Relay-Version: version B 2.10 5/3/83; site utzoo.UUCP
Path: utzoo!mnetor!seismo!ll-xn!cit-vax!amdahl!amdcad!rpw3
From: rpw3@amdcad.UUCP (Rob Warnock)
Newsgroups: comp.arch
Subject: Re: Speed is the one true performance metric
Message-ID: <13776@amdcad.UUCP>
Date: Sun, 16-Nov-86 09:58:08 EST
Article-I.D.: amdcad.13776
Posted: Sun Nov 16 09:58:08 1986
Date-Received: Sun, 16-Nov-86 20:08:26 EST
References: <340@euroies.UUCP> <1989@videovax.UUCP> <798@spar.SPAR.SLB.COM> <3576@utcsri.UUCP>
Organization: [Consultant] San Mateo, CA
Lines: 99
Summary: Broken computers DO give wrong answers (sometimes).

In article <3576@utcsri.UUCP>, greg@utcsri.UUCP (Gregory Smith) writes:
> This is silly. Broken computers don't give wrong answers. They crash,
> or they log soft errors, or they act flaky. It is almost impossible to
> imagine a hardware fault that would have no visible effect other than
> to make the 'value' (whatever it may be) of the output wrong.

Hard to imagine? Maybe, but I've run into it, more than once. (Not a LOT,
you understand, but when you've been around a long time...) Besides, don't
you consider "wrong answers" to be "acting flakey"?

Anyway, try these on for size (the first two occurred on a PDP-10 I was
involved in administering circa 1970-1972):

1. A marginal core memory power supply (but the same thing could happen
   with RAMs) which caused bad data to be read ONLY when certain data sets
   were being processed. (Only two programs could cause the failure, and
   then only with certain inputs. One program was a cross-assembler which
   failed only when assembling certain versions [!] of a particular program;
   the other was an NMR simulation program, again, with certain inputs.)
   In each case, the problem occurred only after the program had consumed
   at least 5 minutes of CPU time.

   The failure affected NO other programs (that we could tell), including
   the operating system, and memory diagnostics did NOT find the problem!
   (The diagnostic patterns were worst-case for the *memories*; the bug was
   a pattern worst-case for the *power supplies*...)

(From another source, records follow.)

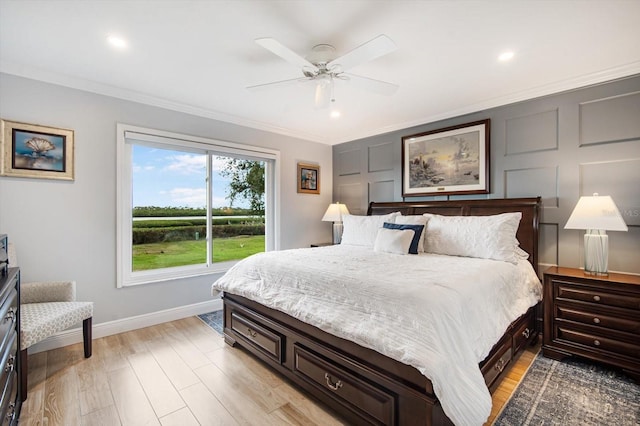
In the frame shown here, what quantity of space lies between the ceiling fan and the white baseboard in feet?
9.01

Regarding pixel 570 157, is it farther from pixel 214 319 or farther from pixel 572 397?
pixel 214 319

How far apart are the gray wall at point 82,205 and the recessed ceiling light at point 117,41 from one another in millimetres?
999

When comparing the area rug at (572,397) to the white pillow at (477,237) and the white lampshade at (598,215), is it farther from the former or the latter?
the white lampshade at (598,215)

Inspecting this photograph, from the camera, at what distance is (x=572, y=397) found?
76.6 inches

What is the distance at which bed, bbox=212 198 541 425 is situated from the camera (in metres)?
1.40

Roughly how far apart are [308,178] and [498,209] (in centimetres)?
275

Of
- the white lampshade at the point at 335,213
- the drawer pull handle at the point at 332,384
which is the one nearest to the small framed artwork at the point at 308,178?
the white lampshade at the point at 335,213

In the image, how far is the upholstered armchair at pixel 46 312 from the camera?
1.99 m

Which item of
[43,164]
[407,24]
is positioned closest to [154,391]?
[43,164]

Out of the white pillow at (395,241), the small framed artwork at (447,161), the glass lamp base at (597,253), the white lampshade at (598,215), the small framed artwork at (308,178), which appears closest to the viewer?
the white lampshade at (598,215)

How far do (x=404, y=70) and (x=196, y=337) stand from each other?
329 centimetres

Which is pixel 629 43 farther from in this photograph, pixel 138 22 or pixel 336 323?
pixel 138 22

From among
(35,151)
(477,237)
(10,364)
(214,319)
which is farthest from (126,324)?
(477,237)

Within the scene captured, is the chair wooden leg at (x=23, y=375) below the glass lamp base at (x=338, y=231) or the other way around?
below
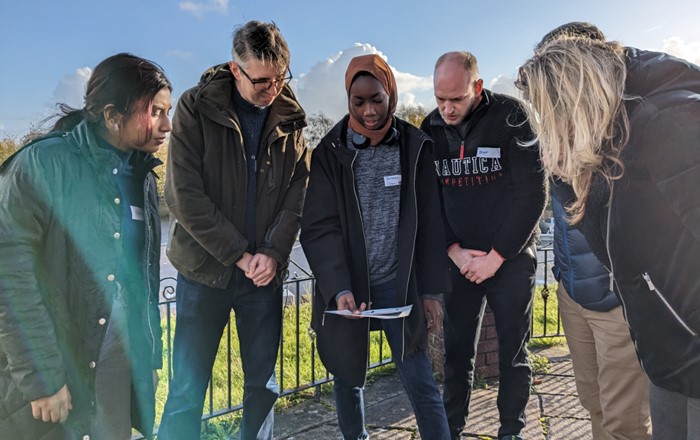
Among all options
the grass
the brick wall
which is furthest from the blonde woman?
the grass

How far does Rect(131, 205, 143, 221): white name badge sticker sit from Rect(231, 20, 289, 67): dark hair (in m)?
0.92

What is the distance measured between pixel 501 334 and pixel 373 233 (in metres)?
0.98

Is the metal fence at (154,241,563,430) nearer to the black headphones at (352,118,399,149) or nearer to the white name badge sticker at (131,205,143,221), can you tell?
the white name badge sticker at (131,205,143,221)

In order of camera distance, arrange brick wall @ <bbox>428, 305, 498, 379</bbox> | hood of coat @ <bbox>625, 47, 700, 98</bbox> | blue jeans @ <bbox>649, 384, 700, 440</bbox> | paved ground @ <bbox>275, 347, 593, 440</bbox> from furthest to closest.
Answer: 1. brick wall @ <bbox>428, 305, 498, 379</bbox>
2. paved ground @ <bbox>275, 347, 593, 440</bbox>
3. blue jeans @ <bbox>649, 384, 700, 440</bbox>
4. hood of coat @ <bbox>625, 47, 700, 98</bbox>

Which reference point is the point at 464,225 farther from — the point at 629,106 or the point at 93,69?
the point at 93,69

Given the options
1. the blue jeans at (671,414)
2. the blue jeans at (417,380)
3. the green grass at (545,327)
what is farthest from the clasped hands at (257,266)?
the green grass at (545,327)

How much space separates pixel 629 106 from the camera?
1.64 meters

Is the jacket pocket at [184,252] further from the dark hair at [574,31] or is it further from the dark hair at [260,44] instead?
the dark hair at [574,31]

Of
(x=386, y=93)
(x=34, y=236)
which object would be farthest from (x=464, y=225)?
(x=34, y=236)

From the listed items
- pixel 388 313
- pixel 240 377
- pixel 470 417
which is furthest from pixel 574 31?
pixel 240 377

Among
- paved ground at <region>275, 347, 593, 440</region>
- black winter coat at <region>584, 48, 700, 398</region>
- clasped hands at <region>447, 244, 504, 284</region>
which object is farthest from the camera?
paved ground at <region>275, 347, 593, 440</region>

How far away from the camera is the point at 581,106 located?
5.46 feet

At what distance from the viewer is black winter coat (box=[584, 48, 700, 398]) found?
1434mm

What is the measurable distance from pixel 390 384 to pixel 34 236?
3315mm
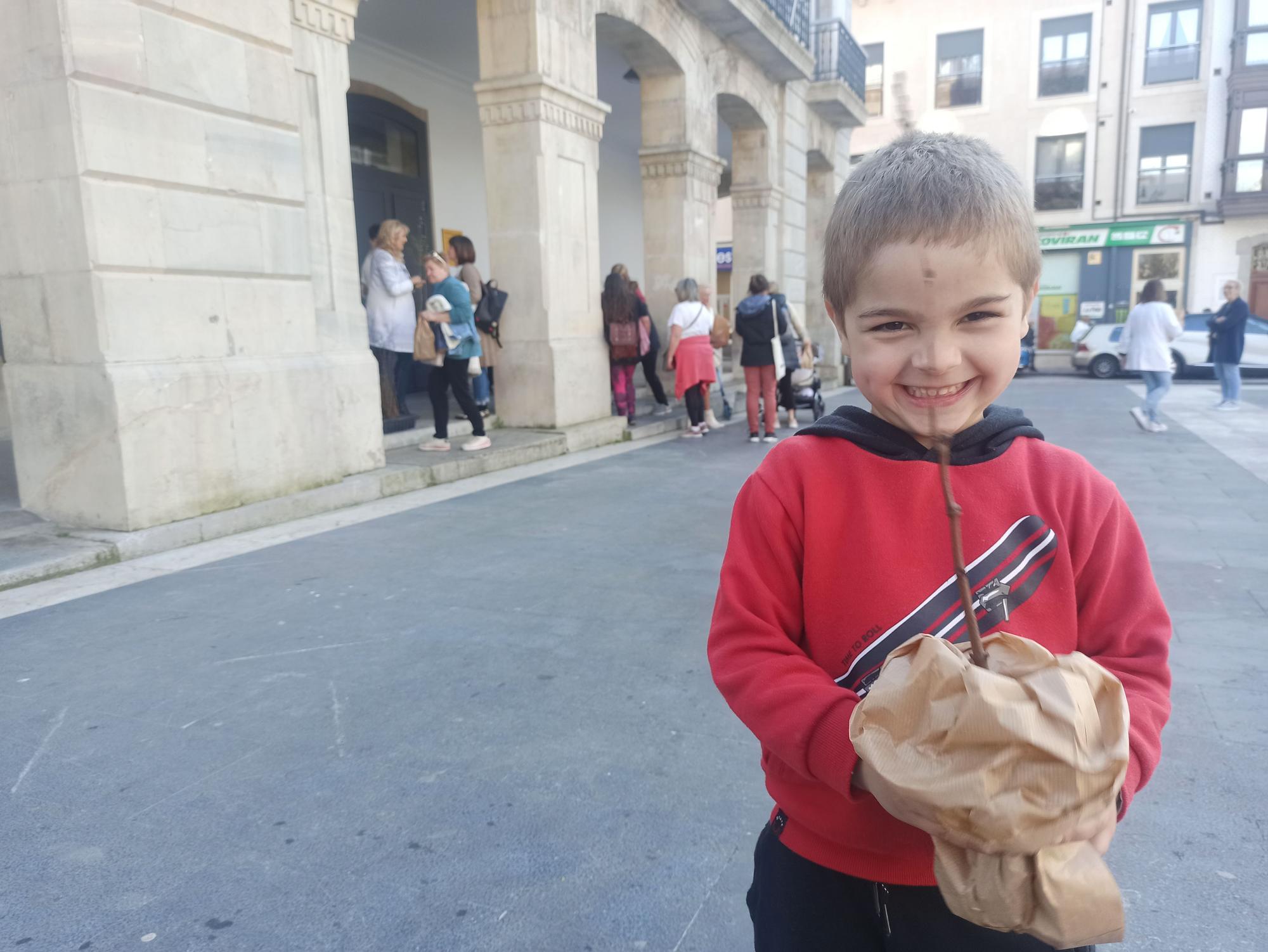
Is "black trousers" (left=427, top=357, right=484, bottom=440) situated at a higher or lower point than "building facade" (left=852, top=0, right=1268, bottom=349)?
lower

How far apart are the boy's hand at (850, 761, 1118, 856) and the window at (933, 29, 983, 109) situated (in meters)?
31.6

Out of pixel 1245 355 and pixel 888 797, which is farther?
pixel 1245 355

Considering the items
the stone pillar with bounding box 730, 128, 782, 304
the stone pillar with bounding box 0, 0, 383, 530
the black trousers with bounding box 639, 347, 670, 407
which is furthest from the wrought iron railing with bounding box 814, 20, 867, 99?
the stone pillar with bounding box 0, 0, 383, 530

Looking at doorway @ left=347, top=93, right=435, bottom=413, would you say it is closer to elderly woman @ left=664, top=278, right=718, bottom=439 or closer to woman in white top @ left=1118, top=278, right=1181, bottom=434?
elderly woman @ left=664, top=278, right=718, bottom=439

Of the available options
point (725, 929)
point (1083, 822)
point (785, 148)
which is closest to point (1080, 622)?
point (1083, 822)

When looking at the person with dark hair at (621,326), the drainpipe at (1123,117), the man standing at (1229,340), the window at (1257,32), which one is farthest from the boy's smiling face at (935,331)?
the window at (1257,32)

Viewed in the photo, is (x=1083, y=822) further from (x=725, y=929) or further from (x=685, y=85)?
(x=685, y=85)

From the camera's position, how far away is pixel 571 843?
2195mm

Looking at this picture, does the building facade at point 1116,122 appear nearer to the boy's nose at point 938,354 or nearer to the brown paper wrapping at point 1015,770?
the boy's nose at point 938,354

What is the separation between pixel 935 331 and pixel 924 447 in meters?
0.17

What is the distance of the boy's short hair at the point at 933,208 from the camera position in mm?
1018

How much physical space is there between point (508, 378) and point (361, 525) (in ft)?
12.6

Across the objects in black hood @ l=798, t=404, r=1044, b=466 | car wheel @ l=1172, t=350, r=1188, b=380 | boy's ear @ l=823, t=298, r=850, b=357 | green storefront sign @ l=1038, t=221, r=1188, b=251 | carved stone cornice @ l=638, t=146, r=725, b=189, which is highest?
A: green storefront sign @ l=1038, t=221, r=1188, b=251

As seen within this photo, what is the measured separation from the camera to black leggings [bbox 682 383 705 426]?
10.2 m
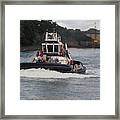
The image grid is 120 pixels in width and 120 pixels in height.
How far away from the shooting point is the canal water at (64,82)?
285 cm

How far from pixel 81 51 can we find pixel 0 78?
0.33 m

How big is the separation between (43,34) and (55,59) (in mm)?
107

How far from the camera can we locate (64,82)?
9.35 feet

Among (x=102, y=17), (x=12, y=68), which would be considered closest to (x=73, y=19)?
(x=102, y=17)

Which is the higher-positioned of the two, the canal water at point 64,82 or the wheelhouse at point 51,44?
the wheelhouse at point 51,44

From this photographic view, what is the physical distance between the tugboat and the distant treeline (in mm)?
19

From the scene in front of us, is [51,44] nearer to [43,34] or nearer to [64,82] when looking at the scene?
[43,34]

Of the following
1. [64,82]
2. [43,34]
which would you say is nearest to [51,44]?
[43,34]

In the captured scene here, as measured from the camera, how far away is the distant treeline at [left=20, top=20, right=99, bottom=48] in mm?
2850

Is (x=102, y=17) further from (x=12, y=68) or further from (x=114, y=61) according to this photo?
(x=12, y=68)

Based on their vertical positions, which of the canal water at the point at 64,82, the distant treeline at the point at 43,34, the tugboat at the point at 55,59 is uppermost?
the distant treeline at the point at 43,34

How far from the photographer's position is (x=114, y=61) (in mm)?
2854

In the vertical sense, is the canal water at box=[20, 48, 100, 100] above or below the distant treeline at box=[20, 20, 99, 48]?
below

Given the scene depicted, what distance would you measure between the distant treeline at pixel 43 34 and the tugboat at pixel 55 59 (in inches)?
0.8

2. A FORTRAN program which "occasionally" got "slightly different" answers
   when run with the same input data. Seems there was a leaky a transistor
   driving a reset line to a register which held the number of the general
   register the floating-point result should go into. Certain programs would
   sometimes generate enough noise to cause this (already marginal) line to
   twitch, dumping the results into register 0 instead of the correct one.
   The program in question did a LOT of very involved matrix calculations
   (that NMR stuff, again), and the odds of the error making a big change
   in the answers was slim. (Caused a major panic when discovered... all
   the programs used in calculating published research results had to be
   re-run, to see whether retractions or corrections were needed.)

3. The infamous ARPAnet "black-hole", wherein an IMP had a memory failure
   whose only effect was to make the routing table entries return zero for
   a large number of hosts (it just happened that the bad memory was where
   the table lived). "Zero" meant "I'm directly connected", so when it told
   its neighbors this (during the normal exchange or routing info), they
   cheerfully sent all their packets to the confused IMP, who sent them back
   out... to IMPs who sent them back in...  [I hope I got the story right]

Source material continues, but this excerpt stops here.